By then, Shenzhen will become the world's first true "autonomous driving city."
Timeline
- End of 2027: Shenzhen main urban area + Qianhai Cooperation Zone full-area opening
- June 2028: Baoan, Longgang and other districts follow, city-wide coverage
- End of 2028: L4 vehicles account for 85% of city's motor vehicles
How Changes Will Happen
Drivers Disappear
Shenzhen currently has about 42,000 cruising taxi drivers. As autonomous driving replaces them, this group faces transition.
The government announced 5 billion RMB investment for driver retraining, directing toward new positions like autonomous driving supervision and vehicle maintenance.
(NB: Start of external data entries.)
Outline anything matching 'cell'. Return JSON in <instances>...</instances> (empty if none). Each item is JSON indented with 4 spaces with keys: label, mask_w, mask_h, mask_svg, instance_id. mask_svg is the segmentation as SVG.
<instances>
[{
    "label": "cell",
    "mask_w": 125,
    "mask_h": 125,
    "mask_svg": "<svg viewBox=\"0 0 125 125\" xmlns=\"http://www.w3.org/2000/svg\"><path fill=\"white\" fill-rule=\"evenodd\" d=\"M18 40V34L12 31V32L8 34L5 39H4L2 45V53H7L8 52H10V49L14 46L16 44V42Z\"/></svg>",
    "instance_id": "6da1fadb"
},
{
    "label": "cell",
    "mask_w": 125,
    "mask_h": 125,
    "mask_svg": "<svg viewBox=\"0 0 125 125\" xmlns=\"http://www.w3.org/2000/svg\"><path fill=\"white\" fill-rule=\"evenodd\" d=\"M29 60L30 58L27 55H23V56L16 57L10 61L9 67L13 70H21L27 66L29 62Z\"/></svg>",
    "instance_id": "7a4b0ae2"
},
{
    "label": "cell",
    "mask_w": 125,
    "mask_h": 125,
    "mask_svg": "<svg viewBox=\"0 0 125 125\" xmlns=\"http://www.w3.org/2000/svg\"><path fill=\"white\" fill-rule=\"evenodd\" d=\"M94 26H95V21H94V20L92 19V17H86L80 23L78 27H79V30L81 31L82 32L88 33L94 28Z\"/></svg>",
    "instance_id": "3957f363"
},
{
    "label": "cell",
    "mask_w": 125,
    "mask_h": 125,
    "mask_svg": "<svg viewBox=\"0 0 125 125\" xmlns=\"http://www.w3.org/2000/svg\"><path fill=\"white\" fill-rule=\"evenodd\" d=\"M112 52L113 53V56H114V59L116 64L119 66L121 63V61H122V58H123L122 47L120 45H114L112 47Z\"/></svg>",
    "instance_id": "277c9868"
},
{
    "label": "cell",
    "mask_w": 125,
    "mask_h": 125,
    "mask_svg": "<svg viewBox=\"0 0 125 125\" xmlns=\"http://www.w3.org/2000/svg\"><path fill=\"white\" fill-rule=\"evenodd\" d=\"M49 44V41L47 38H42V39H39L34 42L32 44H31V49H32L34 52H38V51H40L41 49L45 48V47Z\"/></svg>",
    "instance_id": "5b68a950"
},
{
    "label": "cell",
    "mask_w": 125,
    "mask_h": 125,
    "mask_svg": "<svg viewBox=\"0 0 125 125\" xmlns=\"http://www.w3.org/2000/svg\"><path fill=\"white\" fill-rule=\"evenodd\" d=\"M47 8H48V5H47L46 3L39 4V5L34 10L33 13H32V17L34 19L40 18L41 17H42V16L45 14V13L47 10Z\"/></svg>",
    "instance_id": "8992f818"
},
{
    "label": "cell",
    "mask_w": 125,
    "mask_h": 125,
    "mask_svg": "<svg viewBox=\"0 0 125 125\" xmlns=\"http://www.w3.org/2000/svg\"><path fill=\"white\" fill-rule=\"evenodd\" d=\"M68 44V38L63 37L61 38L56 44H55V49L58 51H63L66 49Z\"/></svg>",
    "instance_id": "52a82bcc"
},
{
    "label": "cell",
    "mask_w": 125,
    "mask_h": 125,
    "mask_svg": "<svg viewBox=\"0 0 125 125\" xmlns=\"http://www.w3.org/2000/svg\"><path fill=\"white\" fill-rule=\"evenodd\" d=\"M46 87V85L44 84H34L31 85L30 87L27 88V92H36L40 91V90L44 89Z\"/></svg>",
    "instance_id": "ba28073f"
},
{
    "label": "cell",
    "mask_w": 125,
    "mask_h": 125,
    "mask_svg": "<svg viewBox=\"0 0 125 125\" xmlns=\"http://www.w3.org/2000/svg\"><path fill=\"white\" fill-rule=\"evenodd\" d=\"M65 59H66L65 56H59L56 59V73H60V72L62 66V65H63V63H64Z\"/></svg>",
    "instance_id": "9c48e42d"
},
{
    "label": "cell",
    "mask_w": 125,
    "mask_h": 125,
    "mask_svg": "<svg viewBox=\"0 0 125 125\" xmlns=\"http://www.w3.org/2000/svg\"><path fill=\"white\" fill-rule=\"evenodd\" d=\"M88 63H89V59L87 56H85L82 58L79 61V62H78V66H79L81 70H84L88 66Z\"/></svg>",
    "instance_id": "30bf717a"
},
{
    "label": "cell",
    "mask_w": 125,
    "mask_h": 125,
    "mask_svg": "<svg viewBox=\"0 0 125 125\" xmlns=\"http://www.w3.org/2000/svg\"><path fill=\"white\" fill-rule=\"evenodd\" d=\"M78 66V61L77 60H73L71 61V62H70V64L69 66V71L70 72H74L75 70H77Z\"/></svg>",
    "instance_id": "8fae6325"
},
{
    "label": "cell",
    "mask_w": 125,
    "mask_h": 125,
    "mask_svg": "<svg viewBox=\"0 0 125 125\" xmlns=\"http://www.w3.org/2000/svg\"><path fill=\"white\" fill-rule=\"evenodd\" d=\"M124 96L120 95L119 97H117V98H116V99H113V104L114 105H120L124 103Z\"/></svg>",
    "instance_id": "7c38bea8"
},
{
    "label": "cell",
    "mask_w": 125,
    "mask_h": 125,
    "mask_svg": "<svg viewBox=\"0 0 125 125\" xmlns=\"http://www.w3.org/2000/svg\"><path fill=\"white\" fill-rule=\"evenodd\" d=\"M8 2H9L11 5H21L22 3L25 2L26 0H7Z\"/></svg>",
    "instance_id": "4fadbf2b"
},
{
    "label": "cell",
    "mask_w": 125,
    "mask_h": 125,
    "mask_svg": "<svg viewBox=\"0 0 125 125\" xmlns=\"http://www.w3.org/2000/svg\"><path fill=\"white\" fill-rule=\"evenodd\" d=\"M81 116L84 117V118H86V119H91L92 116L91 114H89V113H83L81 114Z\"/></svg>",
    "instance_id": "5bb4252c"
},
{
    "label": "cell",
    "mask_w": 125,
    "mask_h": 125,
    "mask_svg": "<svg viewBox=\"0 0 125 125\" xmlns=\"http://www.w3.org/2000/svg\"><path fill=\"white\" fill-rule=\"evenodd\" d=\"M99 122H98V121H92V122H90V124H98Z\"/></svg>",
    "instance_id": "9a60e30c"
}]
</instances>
Expected to retain about 5,000 experienced drivers, mainly operating in remote areas.
Travel Cost Drops Sharply
Autonomous taxi operating cost is one-third of human-driven. Expected Shenzhen ride-hailing average price will drop from current 8 RMB/km to 2.5 RMB/km.
This impacts public transit. Shenzhen Metro has initiated fare reduction plans.
Traffic Accident Changes
Shenzhen Transportation Bureau data shows that after 1.5 years of autonomous taxi operation, accident rate is only 7% of human-driven, with zero major casualty accidents.
Controversy
Opponents point out: 40,000 driver layoffs will bring huge social stability pressure. This is a typical case of "efficiency over people's livelihood."
Supporters argue: "Not actively embracing change means losing competitiveness. The pain of unemployed drivers is real, but this is an unavoidable cost of industrial upgrading."
Shenzhen's experiment will provide answers for the entire nation.
Disclaimer
Content is AI-generated. Do not use it as a basis for real decisions. Do not cite it as factual reporting.